EXERCISE REQUIREMENTS: For each line below that holds the word "White", make a copy.

*** Opening of DATA FOR THIS TASK ***

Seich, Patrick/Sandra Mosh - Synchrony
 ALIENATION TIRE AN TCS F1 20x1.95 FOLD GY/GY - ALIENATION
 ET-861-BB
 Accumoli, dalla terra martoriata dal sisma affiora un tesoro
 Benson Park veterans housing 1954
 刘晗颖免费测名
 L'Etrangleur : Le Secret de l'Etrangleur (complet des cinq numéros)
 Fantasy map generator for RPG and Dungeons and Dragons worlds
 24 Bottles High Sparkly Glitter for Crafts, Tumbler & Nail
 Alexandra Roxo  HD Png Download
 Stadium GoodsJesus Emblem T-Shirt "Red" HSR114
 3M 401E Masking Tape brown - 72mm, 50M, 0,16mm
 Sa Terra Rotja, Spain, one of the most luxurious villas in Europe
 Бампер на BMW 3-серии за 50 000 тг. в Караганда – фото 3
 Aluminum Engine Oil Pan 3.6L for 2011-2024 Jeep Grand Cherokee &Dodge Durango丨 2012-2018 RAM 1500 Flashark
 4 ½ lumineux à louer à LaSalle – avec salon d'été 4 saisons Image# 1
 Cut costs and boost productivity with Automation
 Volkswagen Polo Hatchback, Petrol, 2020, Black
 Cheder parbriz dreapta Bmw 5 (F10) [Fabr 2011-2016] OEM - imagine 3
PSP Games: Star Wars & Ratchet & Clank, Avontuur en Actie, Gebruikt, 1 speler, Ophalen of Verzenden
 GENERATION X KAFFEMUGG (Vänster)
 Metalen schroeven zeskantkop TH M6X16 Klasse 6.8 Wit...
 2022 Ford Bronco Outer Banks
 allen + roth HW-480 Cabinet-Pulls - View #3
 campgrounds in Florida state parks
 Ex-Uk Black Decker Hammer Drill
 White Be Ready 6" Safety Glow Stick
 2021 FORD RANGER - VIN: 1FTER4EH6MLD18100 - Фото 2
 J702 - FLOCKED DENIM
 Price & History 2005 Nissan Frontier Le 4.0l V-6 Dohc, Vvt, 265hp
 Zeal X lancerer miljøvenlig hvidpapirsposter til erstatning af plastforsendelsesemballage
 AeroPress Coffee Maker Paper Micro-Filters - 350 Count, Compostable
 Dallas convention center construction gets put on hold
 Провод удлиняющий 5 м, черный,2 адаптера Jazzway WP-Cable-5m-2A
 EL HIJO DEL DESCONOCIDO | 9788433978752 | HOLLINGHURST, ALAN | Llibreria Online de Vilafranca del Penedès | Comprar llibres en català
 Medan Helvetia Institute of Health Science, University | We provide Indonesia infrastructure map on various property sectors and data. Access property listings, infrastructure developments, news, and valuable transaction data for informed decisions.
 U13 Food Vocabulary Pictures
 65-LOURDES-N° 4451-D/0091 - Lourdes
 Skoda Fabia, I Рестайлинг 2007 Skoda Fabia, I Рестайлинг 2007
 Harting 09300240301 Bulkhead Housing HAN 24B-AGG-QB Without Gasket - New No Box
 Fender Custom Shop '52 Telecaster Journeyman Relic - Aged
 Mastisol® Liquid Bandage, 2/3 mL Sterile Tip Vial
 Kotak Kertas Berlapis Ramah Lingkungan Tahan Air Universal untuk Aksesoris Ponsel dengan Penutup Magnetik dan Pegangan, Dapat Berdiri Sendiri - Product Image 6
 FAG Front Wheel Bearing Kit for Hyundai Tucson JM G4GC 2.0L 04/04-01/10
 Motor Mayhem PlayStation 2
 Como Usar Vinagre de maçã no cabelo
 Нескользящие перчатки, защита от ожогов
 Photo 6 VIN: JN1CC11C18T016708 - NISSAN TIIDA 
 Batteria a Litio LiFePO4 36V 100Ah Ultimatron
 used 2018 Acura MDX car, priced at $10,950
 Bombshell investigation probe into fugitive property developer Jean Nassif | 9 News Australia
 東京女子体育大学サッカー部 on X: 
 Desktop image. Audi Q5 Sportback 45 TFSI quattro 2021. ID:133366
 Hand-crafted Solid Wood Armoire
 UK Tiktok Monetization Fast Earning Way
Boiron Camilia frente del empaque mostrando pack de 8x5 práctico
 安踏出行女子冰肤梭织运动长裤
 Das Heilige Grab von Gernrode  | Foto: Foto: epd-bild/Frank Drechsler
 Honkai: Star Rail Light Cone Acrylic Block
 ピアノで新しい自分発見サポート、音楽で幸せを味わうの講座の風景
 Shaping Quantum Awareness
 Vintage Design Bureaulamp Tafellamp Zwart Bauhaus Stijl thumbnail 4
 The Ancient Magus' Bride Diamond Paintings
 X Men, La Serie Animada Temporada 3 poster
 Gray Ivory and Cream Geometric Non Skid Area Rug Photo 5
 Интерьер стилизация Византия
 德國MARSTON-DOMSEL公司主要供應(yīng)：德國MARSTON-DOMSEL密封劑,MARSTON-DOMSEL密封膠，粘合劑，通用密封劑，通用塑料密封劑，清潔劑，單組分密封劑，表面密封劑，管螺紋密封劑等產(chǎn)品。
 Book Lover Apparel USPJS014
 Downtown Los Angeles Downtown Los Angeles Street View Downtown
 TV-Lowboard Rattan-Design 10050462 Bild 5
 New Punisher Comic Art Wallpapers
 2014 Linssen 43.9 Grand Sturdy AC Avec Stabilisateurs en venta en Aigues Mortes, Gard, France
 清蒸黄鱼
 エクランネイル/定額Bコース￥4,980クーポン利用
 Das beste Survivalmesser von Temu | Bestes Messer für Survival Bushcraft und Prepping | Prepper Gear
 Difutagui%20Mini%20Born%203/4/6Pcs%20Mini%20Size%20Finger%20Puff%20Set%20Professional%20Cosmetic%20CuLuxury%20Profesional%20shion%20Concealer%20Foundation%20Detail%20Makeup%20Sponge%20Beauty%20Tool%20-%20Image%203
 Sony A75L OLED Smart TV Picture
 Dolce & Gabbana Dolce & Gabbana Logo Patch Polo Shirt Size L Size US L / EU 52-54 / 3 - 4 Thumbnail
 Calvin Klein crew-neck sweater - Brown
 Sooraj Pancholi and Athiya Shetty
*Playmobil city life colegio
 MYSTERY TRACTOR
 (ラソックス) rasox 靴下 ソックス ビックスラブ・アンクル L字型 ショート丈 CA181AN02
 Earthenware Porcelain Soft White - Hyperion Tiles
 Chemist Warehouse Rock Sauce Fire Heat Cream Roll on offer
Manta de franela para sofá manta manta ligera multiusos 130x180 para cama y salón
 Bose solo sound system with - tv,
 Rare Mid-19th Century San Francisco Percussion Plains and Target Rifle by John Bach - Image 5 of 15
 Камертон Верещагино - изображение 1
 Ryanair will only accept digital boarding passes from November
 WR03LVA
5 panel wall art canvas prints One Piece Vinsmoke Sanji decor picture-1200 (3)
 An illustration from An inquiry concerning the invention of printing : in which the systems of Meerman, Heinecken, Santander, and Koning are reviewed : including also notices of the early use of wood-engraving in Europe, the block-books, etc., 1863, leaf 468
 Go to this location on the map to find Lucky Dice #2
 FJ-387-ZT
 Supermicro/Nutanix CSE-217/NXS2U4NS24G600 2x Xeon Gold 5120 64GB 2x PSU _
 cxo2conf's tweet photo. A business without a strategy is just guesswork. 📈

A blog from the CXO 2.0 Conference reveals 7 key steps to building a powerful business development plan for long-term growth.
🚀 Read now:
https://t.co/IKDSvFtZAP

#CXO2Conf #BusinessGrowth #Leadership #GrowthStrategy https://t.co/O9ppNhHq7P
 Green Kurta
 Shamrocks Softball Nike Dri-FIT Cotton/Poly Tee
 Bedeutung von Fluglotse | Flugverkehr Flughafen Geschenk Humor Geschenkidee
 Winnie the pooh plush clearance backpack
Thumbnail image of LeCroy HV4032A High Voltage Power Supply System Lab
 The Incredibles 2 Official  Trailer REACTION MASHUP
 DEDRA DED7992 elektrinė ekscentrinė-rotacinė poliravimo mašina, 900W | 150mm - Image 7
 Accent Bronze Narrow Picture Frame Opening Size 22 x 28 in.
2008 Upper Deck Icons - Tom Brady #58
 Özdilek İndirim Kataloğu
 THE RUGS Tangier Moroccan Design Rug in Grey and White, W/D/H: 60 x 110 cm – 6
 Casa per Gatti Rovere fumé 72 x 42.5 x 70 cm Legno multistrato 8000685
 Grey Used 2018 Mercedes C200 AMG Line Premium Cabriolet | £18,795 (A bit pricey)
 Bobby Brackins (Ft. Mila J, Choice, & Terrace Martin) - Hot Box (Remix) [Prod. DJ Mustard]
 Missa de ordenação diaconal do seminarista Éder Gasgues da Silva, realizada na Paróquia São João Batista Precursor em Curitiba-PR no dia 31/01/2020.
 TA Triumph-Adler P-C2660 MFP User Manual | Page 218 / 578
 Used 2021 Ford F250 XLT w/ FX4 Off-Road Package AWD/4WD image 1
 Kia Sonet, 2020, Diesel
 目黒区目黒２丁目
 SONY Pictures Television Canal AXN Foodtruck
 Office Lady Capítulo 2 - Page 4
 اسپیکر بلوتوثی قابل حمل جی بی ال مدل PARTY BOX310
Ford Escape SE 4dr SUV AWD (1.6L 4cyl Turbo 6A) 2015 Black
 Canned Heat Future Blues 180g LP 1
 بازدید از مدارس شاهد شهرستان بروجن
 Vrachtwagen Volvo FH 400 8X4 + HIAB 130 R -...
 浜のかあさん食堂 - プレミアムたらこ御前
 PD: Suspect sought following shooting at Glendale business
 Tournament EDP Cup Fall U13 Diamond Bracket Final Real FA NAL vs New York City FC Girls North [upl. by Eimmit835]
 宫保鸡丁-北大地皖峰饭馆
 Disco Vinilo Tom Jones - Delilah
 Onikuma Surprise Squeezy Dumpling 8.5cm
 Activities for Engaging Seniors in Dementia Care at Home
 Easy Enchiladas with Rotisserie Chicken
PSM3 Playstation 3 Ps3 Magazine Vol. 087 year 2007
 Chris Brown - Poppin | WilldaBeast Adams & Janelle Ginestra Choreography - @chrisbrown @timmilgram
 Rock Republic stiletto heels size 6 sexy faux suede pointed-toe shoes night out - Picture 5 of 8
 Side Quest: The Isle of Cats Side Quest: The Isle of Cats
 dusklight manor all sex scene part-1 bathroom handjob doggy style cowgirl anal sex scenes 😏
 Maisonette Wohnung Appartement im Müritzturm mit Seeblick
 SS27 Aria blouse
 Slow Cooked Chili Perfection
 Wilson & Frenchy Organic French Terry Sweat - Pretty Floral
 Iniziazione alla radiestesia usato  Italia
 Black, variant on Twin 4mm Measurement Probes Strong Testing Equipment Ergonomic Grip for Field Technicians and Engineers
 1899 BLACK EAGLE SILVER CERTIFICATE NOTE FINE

*** Close of DATA FOR THIS TASK ***

RESULT FOR THIS TASK:
 White Be Ready 6" Safety Glow Stick
 Earthenware Porcelain Soft White - Hyperion Tiles
 THE RUGS Tangier Moroccan Design Rug in Grey and White, W/D/H: 60 x 110 cm – 6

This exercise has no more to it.